Unsure how either of my comments could be read as disagreeing with your point - ...

Unsure how either of my comments could be read as disagreeing with your point - both mention physics/micro-models being stronger than pure stats, but maybe in spite of your "The problem is" phrasing you only meant to amplify or only read quickly. That said, I can perhaps respond with something amplifying & clarifying of our shared skepticism of the pure statistics approach relative to something "more detailed" that might someday somehow help someone.

There are probably a half dozen micro-model effects even non-experts could rattle off that have "trended" over the decades from your shoes & surfaces to various aspects of population diet, young-in-life identification / more-optimized-maturation conditions and on & on. Statisticians call this a "non-stationary sampling process" meaning the independent & identically distributed (IID) assumption is at best a weak approximation and at worst totally misleading.

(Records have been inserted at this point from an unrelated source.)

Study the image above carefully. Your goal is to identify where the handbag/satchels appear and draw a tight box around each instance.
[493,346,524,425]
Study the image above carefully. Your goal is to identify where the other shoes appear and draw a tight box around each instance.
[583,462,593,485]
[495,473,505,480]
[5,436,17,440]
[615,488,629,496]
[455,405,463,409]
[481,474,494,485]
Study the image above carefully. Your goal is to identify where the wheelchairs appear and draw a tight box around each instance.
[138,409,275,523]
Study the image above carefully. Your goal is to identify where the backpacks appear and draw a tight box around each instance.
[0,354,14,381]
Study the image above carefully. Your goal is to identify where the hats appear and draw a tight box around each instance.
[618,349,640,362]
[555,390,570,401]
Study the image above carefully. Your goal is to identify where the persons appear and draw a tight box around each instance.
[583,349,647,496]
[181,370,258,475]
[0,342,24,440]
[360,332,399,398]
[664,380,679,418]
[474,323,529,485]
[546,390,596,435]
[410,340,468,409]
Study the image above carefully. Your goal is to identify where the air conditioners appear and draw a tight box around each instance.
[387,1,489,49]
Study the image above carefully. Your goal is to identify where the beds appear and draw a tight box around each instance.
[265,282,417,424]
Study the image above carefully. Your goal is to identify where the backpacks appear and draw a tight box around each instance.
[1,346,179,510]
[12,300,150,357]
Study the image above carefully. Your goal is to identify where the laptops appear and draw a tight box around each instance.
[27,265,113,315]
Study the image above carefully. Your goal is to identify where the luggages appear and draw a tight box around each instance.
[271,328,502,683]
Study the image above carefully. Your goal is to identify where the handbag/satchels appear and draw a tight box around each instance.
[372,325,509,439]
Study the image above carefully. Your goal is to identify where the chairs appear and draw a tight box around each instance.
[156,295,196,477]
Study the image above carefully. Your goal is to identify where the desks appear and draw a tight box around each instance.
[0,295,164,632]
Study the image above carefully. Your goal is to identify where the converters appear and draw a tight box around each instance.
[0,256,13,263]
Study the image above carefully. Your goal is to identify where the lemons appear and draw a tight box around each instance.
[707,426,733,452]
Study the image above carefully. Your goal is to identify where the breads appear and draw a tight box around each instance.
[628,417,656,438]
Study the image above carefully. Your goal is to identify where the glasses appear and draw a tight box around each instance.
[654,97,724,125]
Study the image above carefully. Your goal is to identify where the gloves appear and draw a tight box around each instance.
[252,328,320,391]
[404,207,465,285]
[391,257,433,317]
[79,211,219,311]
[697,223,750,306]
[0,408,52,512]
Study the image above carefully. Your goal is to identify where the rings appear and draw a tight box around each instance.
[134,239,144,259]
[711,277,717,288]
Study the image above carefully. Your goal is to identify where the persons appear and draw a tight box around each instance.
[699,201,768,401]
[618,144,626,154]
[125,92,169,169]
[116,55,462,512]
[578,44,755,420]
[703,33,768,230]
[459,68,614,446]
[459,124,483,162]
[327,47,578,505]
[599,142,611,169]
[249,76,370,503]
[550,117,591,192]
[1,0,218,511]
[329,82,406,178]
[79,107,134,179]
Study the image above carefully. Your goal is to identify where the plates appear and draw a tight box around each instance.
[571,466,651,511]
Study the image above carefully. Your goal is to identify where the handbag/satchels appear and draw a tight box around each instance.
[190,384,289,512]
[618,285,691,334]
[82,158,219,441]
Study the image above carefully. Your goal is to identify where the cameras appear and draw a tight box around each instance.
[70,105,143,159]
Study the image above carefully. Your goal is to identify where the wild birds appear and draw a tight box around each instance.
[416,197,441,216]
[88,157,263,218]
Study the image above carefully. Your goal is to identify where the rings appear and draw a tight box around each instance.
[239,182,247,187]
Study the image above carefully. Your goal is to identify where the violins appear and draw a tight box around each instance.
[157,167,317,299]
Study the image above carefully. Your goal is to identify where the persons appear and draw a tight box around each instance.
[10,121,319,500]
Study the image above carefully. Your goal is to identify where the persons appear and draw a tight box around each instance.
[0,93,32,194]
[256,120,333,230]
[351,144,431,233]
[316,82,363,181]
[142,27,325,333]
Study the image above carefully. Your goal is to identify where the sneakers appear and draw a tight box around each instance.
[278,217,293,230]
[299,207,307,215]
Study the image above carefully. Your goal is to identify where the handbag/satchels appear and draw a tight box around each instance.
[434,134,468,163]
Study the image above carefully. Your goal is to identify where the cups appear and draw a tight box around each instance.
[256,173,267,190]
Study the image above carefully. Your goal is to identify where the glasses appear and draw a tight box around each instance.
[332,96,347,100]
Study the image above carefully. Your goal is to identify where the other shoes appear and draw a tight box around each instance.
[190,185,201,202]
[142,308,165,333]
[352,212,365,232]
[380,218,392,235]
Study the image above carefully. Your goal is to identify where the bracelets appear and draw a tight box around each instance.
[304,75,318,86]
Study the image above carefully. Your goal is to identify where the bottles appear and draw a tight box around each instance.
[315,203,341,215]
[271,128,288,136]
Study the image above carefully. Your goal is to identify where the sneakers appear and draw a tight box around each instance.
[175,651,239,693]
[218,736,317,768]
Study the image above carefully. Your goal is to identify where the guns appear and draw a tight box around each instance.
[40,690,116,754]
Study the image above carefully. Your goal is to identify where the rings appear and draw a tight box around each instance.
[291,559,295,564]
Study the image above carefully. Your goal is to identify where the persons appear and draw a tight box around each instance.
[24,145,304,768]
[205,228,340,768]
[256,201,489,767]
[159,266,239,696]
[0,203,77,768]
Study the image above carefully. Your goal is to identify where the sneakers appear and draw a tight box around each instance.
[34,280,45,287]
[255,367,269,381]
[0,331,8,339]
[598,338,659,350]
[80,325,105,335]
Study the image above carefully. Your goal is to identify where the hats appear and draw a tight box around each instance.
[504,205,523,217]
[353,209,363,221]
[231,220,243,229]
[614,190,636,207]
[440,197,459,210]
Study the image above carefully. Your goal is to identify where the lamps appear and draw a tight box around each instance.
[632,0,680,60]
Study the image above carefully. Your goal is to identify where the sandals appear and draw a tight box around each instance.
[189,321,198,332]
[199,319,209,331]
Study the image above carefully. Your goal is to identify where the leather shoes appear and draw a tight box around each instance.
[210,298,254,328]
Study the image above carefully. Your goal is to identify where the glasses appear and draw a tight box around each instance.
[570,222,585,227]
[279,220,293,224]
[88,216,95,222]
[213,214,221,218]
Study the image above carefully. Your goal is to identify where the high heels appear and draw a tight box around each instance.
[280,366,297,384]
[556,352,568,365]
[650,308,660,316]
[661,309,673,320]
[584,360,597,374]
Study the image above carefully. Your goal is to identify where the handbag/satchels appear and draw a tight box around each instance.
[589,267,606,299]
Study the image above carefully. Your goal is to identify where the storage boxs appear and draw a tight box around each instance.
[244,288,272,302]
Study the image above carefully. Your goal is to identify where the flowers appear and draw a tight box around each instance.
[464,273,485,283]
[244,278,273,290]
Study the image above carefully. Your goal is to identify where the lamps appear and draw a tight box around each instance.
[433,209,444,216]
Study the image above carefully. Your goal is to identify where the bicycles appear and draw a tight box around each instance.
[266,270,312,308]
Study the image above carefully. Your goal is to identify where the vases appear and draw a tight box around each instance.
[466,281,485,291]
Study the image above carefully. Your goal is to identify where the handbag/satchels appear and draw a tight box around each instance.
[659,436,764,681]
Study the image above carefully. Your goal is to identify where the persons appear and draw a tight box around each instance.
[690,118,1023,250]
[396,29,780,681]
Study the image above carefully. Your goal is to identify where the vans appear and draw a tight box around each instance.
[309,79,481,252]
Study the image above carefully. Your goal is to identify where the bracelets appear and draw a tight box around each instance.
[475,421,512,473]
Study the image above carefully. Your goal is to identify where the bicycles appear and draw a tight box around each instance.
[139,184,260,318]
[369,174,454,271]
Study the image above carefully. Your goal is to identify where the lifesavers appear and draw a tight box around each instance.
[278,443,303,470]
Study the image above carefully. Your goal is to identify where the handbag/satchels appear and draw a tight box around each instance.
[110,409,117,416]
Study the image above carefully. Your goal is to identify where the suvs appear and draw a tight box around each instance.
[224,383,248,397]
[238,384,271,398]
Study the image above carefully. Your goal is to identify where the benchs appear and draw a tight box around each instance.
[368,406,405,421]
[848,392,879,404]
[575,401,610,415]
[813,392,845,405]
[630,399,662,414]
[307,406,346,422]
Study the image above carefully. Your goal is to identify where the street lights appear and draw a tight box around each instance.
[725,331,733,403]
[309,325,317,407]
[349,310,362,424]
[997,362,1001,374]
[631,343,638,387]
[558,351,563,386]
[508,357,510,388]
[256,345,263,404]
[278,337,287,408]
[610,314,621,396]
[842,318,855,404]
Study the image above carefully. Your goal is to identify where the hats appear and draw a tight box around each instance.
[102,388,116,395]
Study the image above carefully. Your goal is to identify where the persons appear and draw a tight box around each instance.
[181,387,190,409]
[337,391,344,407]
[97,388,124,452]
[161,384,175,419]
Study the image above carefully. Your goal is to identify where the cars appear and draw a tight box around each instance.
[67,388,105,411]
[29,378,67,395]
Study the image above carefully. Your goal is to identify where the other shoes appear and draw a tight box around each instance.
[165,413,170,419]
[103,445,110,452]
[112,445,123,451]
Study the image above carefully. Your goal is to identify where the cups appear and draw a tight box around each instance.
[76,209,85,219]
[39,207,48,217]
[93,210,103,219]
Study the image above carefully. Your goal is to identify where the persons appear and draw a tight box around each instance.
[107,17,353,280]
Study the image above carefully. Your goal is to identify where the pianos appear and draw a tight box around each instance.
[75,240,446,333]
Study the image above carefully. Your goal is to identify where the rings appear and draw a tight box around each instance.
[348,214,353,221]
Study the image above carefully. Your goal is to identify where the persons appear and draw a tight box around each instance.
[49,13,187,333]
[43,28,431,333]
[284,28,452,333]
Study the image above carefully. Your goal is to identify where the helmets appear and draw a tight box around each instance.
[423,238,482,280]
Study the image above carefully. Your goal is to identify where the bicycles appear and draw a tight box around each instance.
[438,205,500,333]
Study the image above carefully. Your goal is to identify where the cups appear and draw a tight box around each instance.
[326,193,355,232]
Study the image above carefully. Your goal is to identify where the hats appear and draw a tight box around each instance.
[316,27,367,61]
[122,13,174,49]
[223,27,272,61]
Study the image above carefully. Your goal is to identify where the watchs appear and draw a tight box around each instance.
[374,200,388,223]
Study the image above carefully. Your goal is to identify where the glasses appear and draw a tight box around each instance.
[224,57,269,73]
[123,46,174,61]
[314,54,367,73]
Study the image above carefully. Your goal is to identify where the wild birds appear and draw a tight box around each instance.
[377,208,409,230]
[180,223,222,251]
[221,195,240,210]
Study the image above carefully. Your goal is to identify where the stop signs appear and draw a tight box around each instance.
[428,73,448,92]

Ways to measure how much evidence there is that IID / other distributional assumptions are failing do exist { such as some of the ones here: https://github.com/c-blake/fitl/blob/main/fitl/gof.nim and referenced at the bottom of https://github.com/c-blake/bu/blob/main/doc/edplot.md (at the stage where one "plots / pools together multiple data points into some kind of "sample" with a "distribution") }. Sadly, few test such assumptions (which are rarely truly comprehensive anyway) and even small departures from modeling assumptions may lead to relatively large errors in estimates. E.g., the linked to Einmahl 2009/2010 research states this as an assumption to apply the ideas, but then shows no test of that assumption on the used data.